Now that we've covered the NFC East (Always an interesting cover), it's time to cover the NFC North. This might be one of the NFL's deepest divisions with the Packers and Lions being last year's playoff teams along with an under-the-radar team in Minnesota and perhaps a revamped team in Chicago. Here are the biggest questions surrounding the NFC North.
Chicago Bears: Is this Jay Cutler's last stand? There has been great concern for QB Jay Cutler in the past few years in the Windy City. In 2014, Cutler threw for 3,812 yards, 28 touchdowns, and 18 INT. He also had a completion percentage of 66, 4.3% above his career average. He's faced criticism from his former teammate, Brandon Marshall; Marshall said that he was the only one who held Cutler accountable. Already in his 10th season, this is do-or-die for the Vanderbilt alum to make something of his big contract.
Detroit Lions: How big of a void has Suh left on the defensive line?
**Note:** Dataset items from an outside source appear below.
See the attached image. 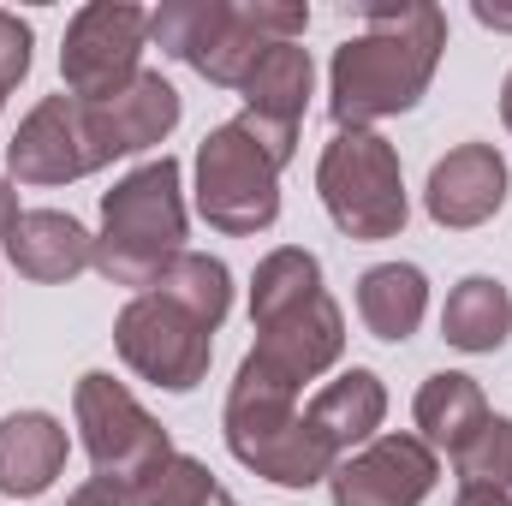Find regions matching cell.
I'll return each mask as SVG.
<instances>
[{"instance_id":"cell-22","label":"cell","mask_w":512,"mask_h":506,"mask_svg":"<svg viewBox=\"0 0 512 506\" xmlns=\"http://www.w3.org/2000/svg\"><path fill=\"white\" fill-rule=\"evenodd\" d=\"M167 298H179L185 310H197L209 328H221L227 322V310H233V274H227V262L221 256H203V251H179L167 268H161V280H155Z\"/></svg>"},{"instance_id":"cell-9","label":"cell","mask_w":512,"mask_h":506,"mask_svg":"<svg viewBox=\"0 0 512 506\" xmlns=\"http://www.w3.org/2000/svg\"><path fill=\"white\" fill-rule=\"evenodd\" d=\"M143 42H149V12L126 0H96L66 24L60 48V78L66 96L78 102H108L143 72Z\"/></svg>"},{"instance_id":"cell-2","label":"cell","mask_w":512,"mask_h":506,"mask_svg":"<svg viewBox=\"0 0 512 506\" xmlns=\"http://www.w3.org/2000/svg\"><path fill=\"white\" fill-rule=\"evenodd\" d=\"M251 322H256L251 358L268 364L274 376H286L292 387L334 370L340 352H346V316L322 286V262L310 251H298V245L268 251L256 262Z\"/></svg>"},{"instance_id":"cell-23","label":"cell","mask_w":512,"mask_h":506,"mask_svg":"<svg viewBox=\"0 0 512 506\" xmlns=\"http://www.w3.org/2000/svg\"><path fill=\"white\" fill-rule=\"evenodd\" d=\"M137 495H143V506H239L221 483H215V471H209L203 459H191V453L155 459V465L137 477Z\"/></svg>"},{"instance_id":"cell-20","label":"cell","mask_w":512,"mask_h":506,"mask_svg":"<svg viewBox=\"0 0 512 506\" xmlns=\"http://www.w3.org/2000/svg\"><path fill=\"white\" fill-rule=\"evenodd\" d=\"M495 411H489V399H483V387L471 376H459V370H441V376H429L417 387V441L423 447H441L447 459L489 423Z\"/></svg>"},{"instance_id":"cell-13","label":"cell","mask_w":512,"mask_h":506,"mask_svg":"<svg viewBox=\"0 0 512 506\" xmlns=\"http://www.w3.org/2000/svg\"><path fill=\"white\" fill-rule=\"evenodd\" d=\"M423 203H429V221L453 227V233H471V227L495 221L501 203H507V161H501V149L495 143H459V149H447L429 167Z\"/></svg>"},{"instance_id":"cell-11","label":"cell","mask_w":512,"mask_h":506,"mask_svg":"<svg viewBox=\"0 0 512 506\" xmlns=\"http://www.w3.org/2000/svg\"><path fill=\"white\" fill-rule=\"evenodd\" d=\"M441 465L417 435H376L328 471L334 506H423Z\"/></svg>"},{"instance_id":"cell-24","label":"cell","mask_w":512,"mask_h":506,"mask_svg":"<svg viewBox=\"0 0 512 506\" xmlns=\"http://www.w3.org/2000/svg\"><path fill=\"white\" fill-rule=\"evenodd\" d=\"M459 483H489V489H512V423L507 417H489L459 453Z\"/></svg>"},{"instance_id":"cell-21","label":"cell","mask_w":512,"mask_h":506,"mask_svg":"<svg viewBox=\"0 0 512 506\" xmlns=\"http://www.w3.org/2000/svg\"><path fill=\"white\" fill-rule=\"evenodd\" d=\"M441 334L447 346L459 352H501L512 334V298L501 280L489 274H471L447 292V310H441Z\"/></svg>"},{"instance_id":"cell-28","label":"cell","mask_w":512,"mask_h":506,"mask_svg":"<svg viewBox=\"0 0 512 506\" xmlns=\"http://www.w3.org/2000/svg\"><path fill=\"white\" fill-rule=\"evenodd\" d=\"M12 227H18V191L0 179V245L12 239Z\"/></svg>"},{"instance_id":"cell-16","label":"cell","mask_w":512,"mask_h":506,"mask_svg":"<svg viewBox=\"0 0 512 506\" xmlns=\"http://www.w3.org/2000/svg\"><path fill=\"white\" fill-rule=\"evenodd\" d=\"M304 417H310L316 435L334 447V459H346L352 447L376 441V429H382V417H387L382 376H376V370H346L340 381H328V387L310 399Z\"/></svg>"},{"instance_id":"cell-26","label":"cell","mask_w":512,"mask_h":506,"mask_svg":"<svg viewBox=\"0 0 512 506\" xmlns=\"http://www.w3.org/2000/svg\"><path fill=\"white\" fill-rule=\"evenodd\" d=\"M66 506H143V495H137V483H120V477H90Z\"/></svg>"},{"instance_id":"cell-18","label":"cell","mask_w":512,"mask_h":506,"mask_svg":"<svg viewBox=\"0 0 512 506\" xmlns=\"http://www.w3.org/2000/svg\"><path fill=\"white\" fill-rule=\"evenodd\" d=\"M96 108H102L114 161L149 149V143H161L167 131L179 126V90H173L161 72H137L120 96H108V102H96Z\"/></svg>"},{"instance_id":"cell-1","label":"cell","mask_w":512,"mask_h":506,"mask_svg":"<svg viewBox=\"0 0 512 506\" xmlns=\"http://www.w3.org/2000/svg\"><path fill=\"white\" fill-rule=\"evenodd\" d=\"M364 30L334 48L328 108L340 131H370L387 114H411L441 66L447 18L441 6H358Z\"/></svg>"},{"instance_id":"cell-12","label":"cell","mask_w":512,"mask_h":506,"mask_svg":"<svg viewBox=\"0 0 512 506\" xmlns=\"http://www.w3.org/2000/svg\"><path fill=\"white\" fill-rule=\"evenodd\" d=\"M6 167L18 185H72L84 173H96V143L84 126V102L78 96H42L24 126L6 143Z\"/></svg>"},{"instance_id":"cell-31","label":"cell","mask_w":512,"mask_h":506,"mask_svg":"<svg viewBox=\"0 0 512 506\" xmlns=\"http://www.w3.org/2000/svg\"><path fill=\"white\" fill-rule=\"evenodd\" d=\"M0 102H6V96H0Z\"/></svg>"},{"instance_id":"cell-30","label":"cell","mask_w":512,"mask_h":506,"mask_svg":"<svg viewBox=\"0 0 512 506\" xmlns=\"http://www.w3.org/2000/svg\"><path fill=\"white\" fill-rule=\"evenodd\" d=\"M501 120L512 126V72H507V84H501Z\"/></svg>"},{"instance_id":"cell-7","label":"cell","mask_w":512,"mask_h":506,"mask_svg":"<svg viewBox=\"0 0 512 506\" xmlns=\"http://www.w3.org/2000/svg\"><path fill=\"white\" fill-rule=\"evenodd\" d=\"M316 191H322L328 221L358 245H382L405 227L399 155L376 131H334L316 167Z\"/></svg>"},{"instance_id":"cell-4","label":"cell","mask_w":512,"mask_h":506,"mask_svg":"<svg viewBox=\"0 0 512 506\" xmlns=\"http://www.w3.org/2000/svg\"><path fill=\"white\" fill-rule=\"evenodd\" d=\"M227 447L239 465H251L256 477L280 489H310L340 465L334 447L316 435V423L298 411V387L256 358L239 364L227 393Z\"/></svg>"},{"instance_id":"cell-27","label":"cell","mask_w":512,"mask_h":506,"mask_svg":"<svg viewBox=\"0 0 512 506\" xmlns=\"http://www.w3.org/2000/svg\"><path fill=\"white\" fill-rule=\"evenodd\" d=\"M453 506H512L507 489H489V483H459V501Z\"/></svg>"},{"instance_id":"cell-10","label":"cell","mask_w":512,"mask_h":506,"mask_svg":"<svg viewBox=\"0 0 512 506\" xmlns=\"http://www.w3.org/2000/svg\"><path fill=\"white\" fill-rule=\"evenodd\" d=\"M72 411H78V435H84V453H90L96 477L137 483L155 459H167V453H173L167 429H161V423L131 399L126 381L102 376V370H90V376L78 381Z\"/></svg>"},{"instance_id":"cell-25","label":"cell","mask_w":512,"mask_h":506,"mask_svg":"<svg viewBox=\"0 0 512 506\" xmlns=\"http://www.w3.org/2000/svg\"><path fill=\"white\" fill-rule=\"evenodd\" d=\"M24 72H30V24L18 12H0V96L18 90Z\"/></svg>"},{"instance_id":"cell-14","label":"cell","mask_w":512,"mask_h":506,"mask_svg":"<svg viewBox=\"0 0 512 506\" xmlns=\"http://www.w3.org/2000/svg\"><path fill=\"white\" fill-rule=\"evenodd\" d=\"M60 471H66V423L60 417H48V411L0 417V495L36 501L42 489H54Z\"/></svg>"},{"instance_id":"cell-29","label":"cell","mask_w":512,"mask_h":506,"mask_svg":"<svg viewBox=\"0 0 512 506\" xmlns=\"http://www.w3.org/2000/svg\"><path fill=\"white\" fill-rule=\"evenodd\" d=\"M477 24H489V30H512V6H489V0H477Z\"/></svg>"},{"instance_id":"cell-8","label":"cell","mask_w":512,"mask_h":506,"mask_svg":"<svg viewBox=\"0 0 512 506\" xmlns=\"http://www.w3.org/2000/svg\"><path fill=\"white\" fill-rule=\"evenodd\" d=\"M114 346L131 370L167 393H191L197 381L209 376V358H215V328L185 310L179 298H167L161 286L137 292L120 322H114Z\"/></svg>"},{"instance_id":"cell-15","label":"cell","mask_w":512,"mask_h":506,"mask_svg":"<svg viewBox=\"0 0 512 506\" xmlns=\"http://www.w3.org/2000/svg\"><path fill=\"white\" fill-rule=\"evenodd\" d=\"M6 256H12V268L24 280L60 286L72 274L96 268V239L72 215H60V209H24L18 227H12V239H6Z\"/></svg>"},{"instance_id":"cell-3","label":"cell","mask_w":512,"mask_h":506,"mask_svg":"<svg viewBox=\"0 0 512 506\" xmlns=\"http://www.w3.org/2000/svg\"><path fill=\"white\" fill-rule=\"evenodd\" d=\"M310 24V6H274V0H167L161 12H149V36L161 42V54H173L179 66H191L197 78L239 90L251 78V66L274 42H298Z\"/></svg>"},{"instance_id":"cell-6","label":"cell","mask_w":512,"mask_h":506,"mask_svg":"<svg viewBox=\"0 0 512 506\" xmlns=\"http://www.w3.org/2000/svg\"><path fill=\"white\" fill-rule=\"evenodd\" d=\"M286 161L292 155L274 149L245 114L215 126L197 149V209H203V221L233 233V239L268 233L274 215H280V167Z\"/></svg>"},{"instance_id":"cell-19","label":"cell","mask_w":512,"mask_h":506,"mask_svg":"<svg viewBox=\"0 0 512 506\" xmlns=\"http://www.w3.org/2000/svg\"><path fill=\"white\" fill-rule=\"evenodd\" d=\"M423 310H429V280H423L417 262H376V268H364V280H358V316H364V328L376 340H387V346L411 340L417 322H423Z\"/></svg>"},{"instance_id":"cell-5","label":"cell","mask_w":512,"mask_h":506,"mask_svg":"<svg viewBox=\"0 0 512 506\" xmlns=\"http://www.w3.org/2000/svg\"><path fill=\"white\" fill-rule=\"evenodd\" d=\"M185 251V197H179V161L155 155L137 173H126L114 191H102V233H96V268L149 292L161 268Z\"/></svg>"},{"instance_id":"cell-17","label":"cell","mask_w":512,"mask_h":506,"mask_svg":"<svg viewBox=\"0 0 512 506\" xmlns=\"http://www.w3.org/2000/svg\"><path fill=\"white\" fill-rule=\"evenodd\" d=\"M310 84H316L310 48H298V42H274V48L251 66V78L239 84V90H245V114L262 120V126L298 131L304 102H310Z\"/></svg>"}]
</instances>
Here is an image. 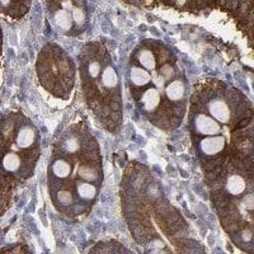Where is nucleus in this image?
<instances>
[{
  "mask_svg": "<svg viewBox=\"0 0 254 254\" xmlns=\"http://www.w3.org/2000/svg\"><path fill=\"white\" fill-rule=\"evenodd\" d=\"M36 71L41 87L55 98L67 101L75 84V64L55 44L41 50L36 61Z\"/></svg>",
  "mask_w": 254,
  "mask_h": 254,
  "instance_id": "obj_8",
  "label": "nucleus"
},
{
  "mask_svg": "<svg viewBox=\"0 0 254 254\" xmlns=\"http://www.w3.org/2000/svg\"><path fill=\"white\" fill-rule=\"evenodd\" d=\"M122 206L133 238L141 246H176L186 238L185 220L165 199L151 172L140 164H131L124 177Z\"/></svg>",
  "mask_w": 254,
  "mask_h": 254,
  "instance_id": "obj_2",
  "label": "nucleus"
},
{
  "mask_svg": "<svg viewBox=\"0 0 254 254\" xmlns=\"http://www.w3.org/2000/svg\"><path fill=\"white\" fill-rule=\"evenodd\" d=\"M205 172L222 228L239 248L252 253L254 235L253 158L228 153L206 167Z\"/></svg>",
  "mask_w": 254,
  "mask_h": 254,
  "instance_id": "obj_3",
  "label": "nucleus"
},
{
  "mask_svg": "<svg viewBox=\"0 0 254 254\" xmlns=\"http://www.w3.org/2000/svg\"><path fill=\"white\" fill-rule=\"evenodd\" d=\"M190 108L206 113L231 132L253 126V106L240 90L220 80L198 84L190 98Z\"/></svg>",
  "mask_w": 254,
  "mask_h": 254,
  "instance_id": "obj_6",
  "label": "nucleus"
},
{
  "mask_svg": "<svg viewBox=\"0 0 254 254\" xmlns=\"http://www.w3.org/2000/svg\"><path fill=\"white\" fill-rule=\"evenodd\" d=\"M81 89L95 120L111 133H119L124 122V103L119 71L110 52L90 44L79 55Z\"/></svg>",
  "mask_w": 254,
  "mask_h": 254,
  "instance_id": "obj_4",
  "label": "nucleus"
},
{
  "mask_svg": "<svg viewBox=\"0 0 254 254\" xmlns=\"http://www.w3.org/2000/svg\"><path fill=\"white\" fill-rule=\"evenodd\" d=\"M41 156V133L22 112L0 116V173L14 183L33 176Z\"/></svg>",
  "mask_w": 254,
  "mask_h": 254,
  "instance_id": "obj_5",
  "label": "nucleus"
},
{
  "mask_svg": "<svg viewBox=\"0 0 254 254\" xmlns=\"http://www.w3.org/2000/svg\"><path fill=\"white\" fill-rule=\"evenodd\" d=\"M54 154L64 156L71 164L70 183L74 185L76 181H87L101 187L103 167L99 145L83 122L71 125L60 133L54 144Z\"/></svg>",
  "mask_w": 254,
  "mask_h": 254,
  "instance_id": "obj_7",
  "label": "nucleus"
},
{
  "mask_svg": "<svg viewBox=\"0 0 254 254\" xmlns=\"http://www.w3.org/2000/svg\"><path fill=\"white\" fill-rule=\"evenodd\" d=\"M117 243H99L98 246L95 248L90 249V252H102V253H122V252H126V253H130V251L125 247H117L115 248V246Z\"/></svg>",
  "mask_w": 254,
  "mask_h": 254,
  "instance_id": "obj_11",
  "label": "nucleus"
},
{
  "mask_svg": "<svg viewBox=\"0 0 254 254\" xmlns=\"http://www.w3.org/2000/svg\"><path fill=\"white\" fill-rule=\"evenodd\" d=\"M127 81L147 121L167 132L178 128L190 103V85L173 51L160 44L140 45L131 55Z\"/></svg>",
  "mask_w": 254,
  "mask_h": 254,
  "instance_id": "obj_1",
  "label": "nucleus"
},
{
  "mask_svg": "<svg viewBox=\"0 0 254 254\" xmlns=\"http://www.w3.org/2000/svg\"><path fill=\"white\" fill-rule=\"evenodd\" d=\"M13 183L0 173V216L8 211L12 205Z\"/></svg>",
  "mask_w": 254,
  "mask_h": 254,
  "instance_id": "obj_10",
  "label": "nucleus"
},
{
  "mask_svg": "<svg viewBox=\"0 0 254 254\" xmlns=\"http://www.w3.org/2000/svg\"><path fill=\"white\" fill-rule=\"evenodd\" d=\"M49 190L54 206L61 214L74 217L89 212V210L78 198L75 187L72 183L66 181L49 179Z\"/></svg>",
  "mask_w": 254,
  "mask_h": 254,
  "instance_id": "obj_9",
  "label": "nucleus"
}]
</instances>
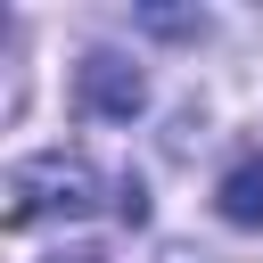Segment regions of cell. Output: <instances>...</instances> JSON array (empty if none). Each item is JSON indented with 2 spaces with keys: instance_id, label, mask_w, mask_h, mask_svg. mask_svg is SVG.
Returning a JSON list of instances; mask_svg holds the SVG:
<instances>
[{
  "instance_id": "cell-3",
  "label": "cell",
  "mask_w": 263,
  "mask_h": 263,
  "mask_svg": "<svg viewBox=\"0 0 263 263\" xmlns=\"http://www.w3.org/2000/svg\"><path fill=\"white\" fill-rule=\"evenodd\" d=\"M214 205H222L230 230H263V148L230 156V173L214 181Z\"/></svg>"
},
{
  "instance_id": "cell-2",
  "label": "cell",
  "mask_w": 263,
  "mask_h": 263,
  "mask_svg": "<svg viewBox=\"0 0 263 263\" xmlns=\"http://www.w3.org/2000/svg\"><path fill=\"white\" fill-rule=\"evenodd\" d=\"M74 99H82V115H99V123H132V115L148 107V74H140L123 49H90V58L74 66Z\"/></svg>"
},
{
  "instance_id": "cell-1",
  "label": "cell",
  "mask_w": 263,
  "mask_h": 263,
  "mask_svg": "<svg viewBox=\"0 0 263 263\" xmlns=\"http://www.w3.org/2000/svg\"><path fill=\"white\" fill-rule=\"evenodd\" d=\"M99 205V173L82 164V156H66V148H41V156H25L16 173H8V230H33V222H49V214H90Z\"/></svg>"
}]
</instances>
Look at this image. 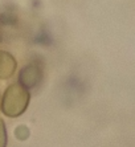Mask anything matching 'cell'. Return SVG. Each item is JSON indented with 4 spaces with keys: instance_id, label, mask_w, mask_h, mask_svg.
Masks as SVG:
<instances>
[{
    "instance_id": "obj_1",
    "label": "cell",
    "mask_w": 135,
    "mask_h": 147,
    "mask_svg": "<svg viewBox=\"0 0 135 147\" xmlns=\"http://www.w3.org/2000/svg\"><path fill=\"white\" fill-rule=\"evenodd\" d=\"M29 102L30 93L27 89H24L21 85H19L17 82H15V84H11L4 92L1 97L0 109L4 115L9 118H17L27 111Z\"/></svg>"
},
{
    "instance_id": "obj_2",
    "label": "cell",
    "mask_w": 135,
    "mask_h": 147,
    "mask_svg": "<svg viewBox=\"0 0 135 147\" xmlns=\"http://www.w3.org/2000/svg\"><path fill=\"white\" fill-rule=\"evenodd\" d=\"M41 80H43V70L40 66L37 64H28L20 69L17 84L29 92L40 85Z\"/></svg>"
},
{
    "instance_id": "obj_3",
    "label": "cell",
    "mask_w": 135,
    "mask_h": 147,
    "mask_svg": "<svg viewBox=\"0 0 135 147\" xmlns=\"http://www.w3.org/2000/svg\"><path fill=\"white\" fill-rule=\"evenodd\" d=\"M17 61L7 51H0V80H8L15 74Z\"/></svg>"
},
{
    "instance_id": "obj_4",
    "label": "cell",
    "mask_w": 135,
    "mask_h": 147,
    "mask_svg": "<svg viewBox=\"0 0 135 147\" xmlns=\"http://www.w3.org/2000/svg\"><path fill=\"white\" fill-rule=\"evenodd\" d=\"M30 135V131L25 125H20V126L16 127V130H15V137L17 138L19 140H27Z\"/></svg>"
},
{
    "instance_id": "obj_5",
    "label": "cell",
    "mask_w": 135,
    "mask_h": 147,
    "mask_svg": "<svg viewBox=\"0 0 135 147\" xmlns=\"http://www.w3.org/2000/svg\"><path fill=\"white\" fill-rule=\"evenodd\" d=\"M8 143V135H7V127L4 121L0 118V147H7Z\"/></svg>"
}]
</instances>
It isn't really Ndamukong Suh that the Lions will miss. It's also Nick Farley and C.J. Mosley that are gone from the Lions' D-Line. But the Lions did get Haloti Ngata (32 combined tackles, 2.0 sacks, 2 INT) from the Baltimore Ravens. The Lions only allowed 1,109 rushing yards in 2014, which was tops in the NFL. It'll be a bit of a tall order for the Lions to duplicate that sort of production this season.
Green Bay Packers: Does the absence of Jordy Nelson hurt the Packers' Super Bowl chances? Going into this season, the Packers were the favorites to win the Super Bowl. However, Jordy Nelson (1,519 yards, 13 TD) was lost for the season with a torn ACL. Granted, I still believe that the Packers will make the playoffs and still be a viable threat. However, their Super Bowl chances do take a bit of a hit. Considering how Green Bay was only a successful onside kick away from making the Super Bowl, it just burns them up even more to make it there.
Minnesota Vikings: Can this team make noise this year? Teddy Bridgewater (2,919 yards, 14 TD, 12 INT) looks to break out this season, but he'll need some help. He was sacked 39 times last season. In fact, Minnesota quarterbacks were sacked 51 times last year, which is ten more than the number of times that the opponents have been sacked by Minnesota's defense. If the Vikings are to make noise and be the NFC dark horse, they'll need to improve their blocking upfront.